TEXT PASSAGE:
A new report examines the risks and opportunities presented by trends in technology, demographics, lending, and politics.
The National Association of REALTORS®’ Strategic Thinking Advisory Committee on Wednesday released a new report, Commercial Real Estate ALERT: Analysis of the Latest Emerging Risks and Trends, which aims to function as a sort of D.A.N.G.E.R. report for the commercial industry. NAR commissioned Stefan Swanepoel’s T3 Sixty Inc. consultancy to create the report, which is a compilation of thoughts and data from interviews with more than 20 senior industry executives between November and February, as well as a wealth of reports and research from all corners of the real estate industry.
The data was collected after the contentious election of President Donald Trump, so the report reflects attitudes toward an unpredictable future for real estate. “There’s a lot of uncertainty about what’s going to happen,” Swanepoel told members of NAR’s Commercial Committee during a presentation at the REALTORS® Legislative Meetings & Trade Expo in Washington, D.C.
Some respondents in the report told T3 Sixty researchers they believed that the new president’s policies increase the risk of another recession, while others said they will not dramatically impact the economy or commercial real estate. Swanepoel said his company worked to synthesize different points of view and research outcomes: “This does not cover our opinion; this is your opinion.”
Some of the major trends and shifts to watch include:
- Low interest rates and strong economic indicators in the United States indicate the country will continue to be a safe harbor for international investors. The report also predicts more foreign capital will flow into smaller cities and secondary markets.
- The report predicts uncertainty will persist in commercial lending as regulations are slowly rolled out over the coming years. New regulations will likely increase borrowing costs and reduce credit capacity, which may price many lenders out of the market.

THINGS TO DO:
1) Answer these questions using the article on the commercial real estate report.
(a) Which consultancy did NAR commission to create the report?
(b) Between which months were the senior industry executives interviewed?
(c) At which event did Swanepoel give his presentation to NAR's Commercial Committee?
2) Rewrite the article on the commercial real estate report from "The National Association" up to and including "real estate industry.", replacing "consultancy" with "firm".
3) Extend the article on the commercial real estate report, starting after its final sentence.

EXCERPTED DATA:
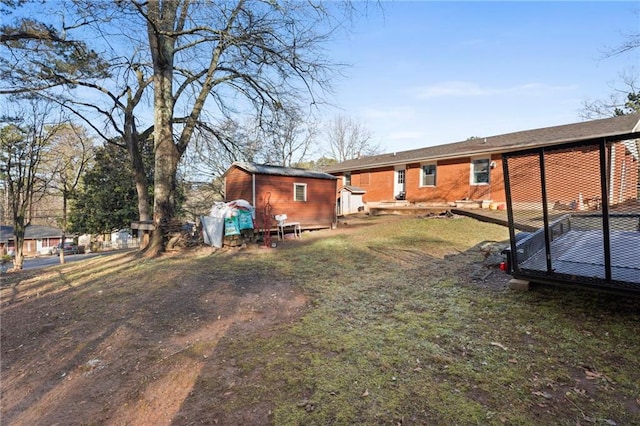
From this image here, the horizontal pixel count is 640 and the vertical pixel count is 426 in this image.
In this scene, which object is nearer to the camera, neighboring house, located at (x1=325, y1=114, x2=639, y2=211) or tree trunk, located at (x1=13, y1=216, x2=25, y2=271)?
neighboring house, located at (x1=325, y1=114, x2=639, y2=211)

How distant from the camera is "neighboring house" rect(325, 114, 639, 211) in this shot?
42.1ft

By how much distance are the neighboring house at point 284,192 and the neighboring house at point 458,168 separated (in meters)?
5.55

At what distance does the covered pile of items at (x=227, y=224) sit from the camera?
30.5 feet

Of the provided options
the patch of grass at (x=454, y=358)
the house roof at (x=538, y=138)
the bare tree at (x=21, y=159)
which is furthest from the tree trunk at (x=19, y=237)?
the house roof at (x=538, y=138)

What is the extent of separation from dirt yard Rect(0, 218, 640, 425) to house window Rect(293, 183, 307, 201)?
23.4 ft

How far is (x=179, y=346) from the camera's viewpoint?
--
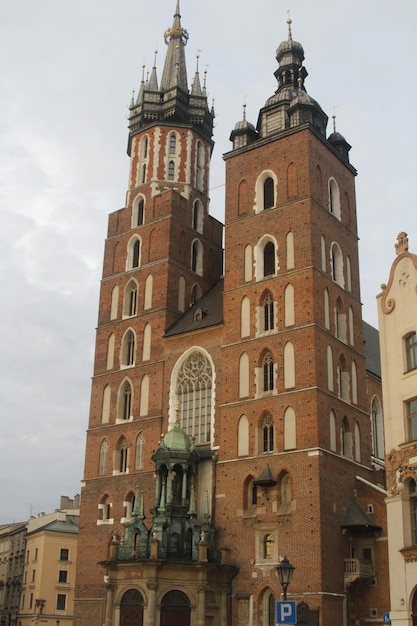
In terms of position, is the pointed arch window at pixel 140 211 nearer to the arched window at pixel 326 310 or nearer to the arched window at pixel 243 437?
* * *
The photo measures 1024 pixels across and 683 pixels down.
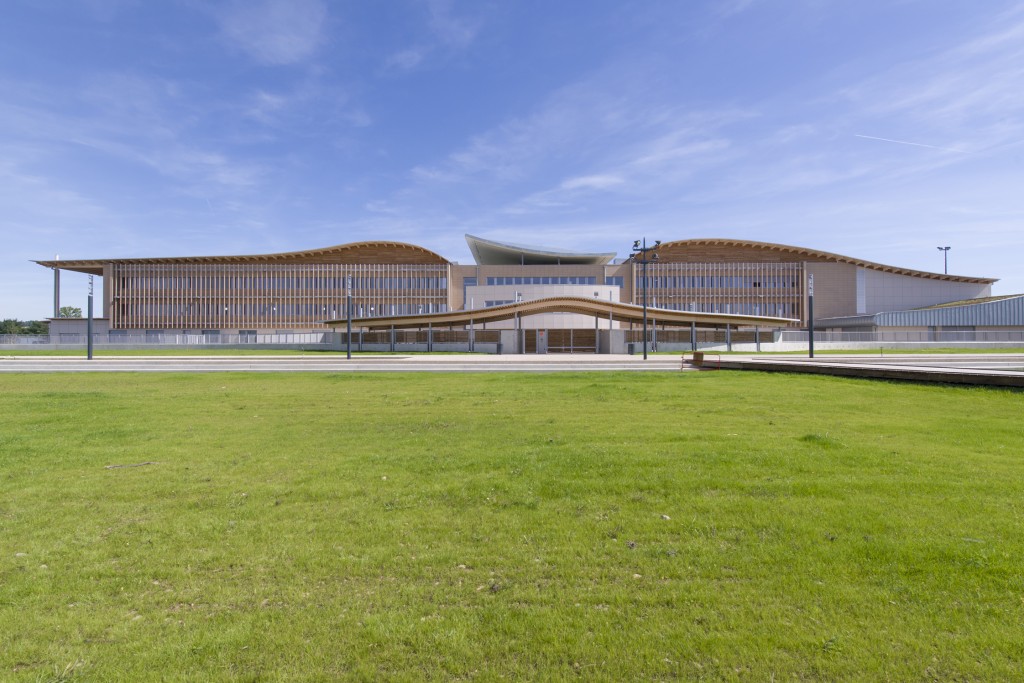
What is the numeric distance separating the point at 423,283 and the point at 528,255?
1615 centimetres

TASK-BY-TASK RESULTS:
1)
(a) Stefan Swanepoel's T3 Sixty Inc.
(b) Between November and February.
(c) The REALTORS® Legislative Meetings & Trade Expo in Washington, D.C.

2)
The National Association of REALTORS®’ Strategic Thinking Advisory Committee on Wednesday released a new report, Commercial Real Estate ALERT: Analysis of the Latest Emerging Risks and Trends, which aims to function as a sort of D.A.N.G.E.R. report for the commercial industry. NAR commissioned Stefan Swanepoel’s T3 Sixty Inc. firm to create the report, which is a compilation of thoughts and data from interviews with more than 20 senior industry executives between November and February, as well as a wealth of reports and research from all corners of the real estate industry.

3)
- Crowdfunding portals appear to be gaining ground and could become a principal method for developers to gain access to capital. Whether it disintermediates real estate professionals or offers cheaper, faster credit to more investors is still an open question in this largely untested market.
- Technology—particularly in the forms of increased connectivity, better data analysis, and smarter buildings—will transform the way commercial real estate professionals use, build, assess, and sell properties. Blockchain technology will offer increased automation and enable faster transactions. Autonomous vehicles will blur lines between urban and suburban areas and offer new development opportunities in transforming excess parking in the urban core.
- With e-commerce sales continuing to take up greater shares of the retail marketplace, demand for “last-mile” distribution points in major cities will continue to grow. While this development will impact retail spaces negatively overall—one study indicates roughly 20 percent of all anchor space in U.S. malls will close over the next few years —it’s likely to be a net positive for industrial real estate, as brands will buy up more logistics space in order to serve customers more efficiently.
- Shifting demographics will result in increased demand for flexible commercial spaces. While aging boomers will drive up demand for senior housing and medical office buildings, the lifestyle preferences of millennials will challenge all sectors of the commercial real estate industry. The report cautions against discounting the influence of the smaller Generation X, as it sets the tone for the transition between millennials and boomers.
- Although many in commercial real estate are currently focused on short-term cost saving rather than a long-term environmental strategy, sustainability will become a more important factor in evaluating property as energy and water shortages accelerate.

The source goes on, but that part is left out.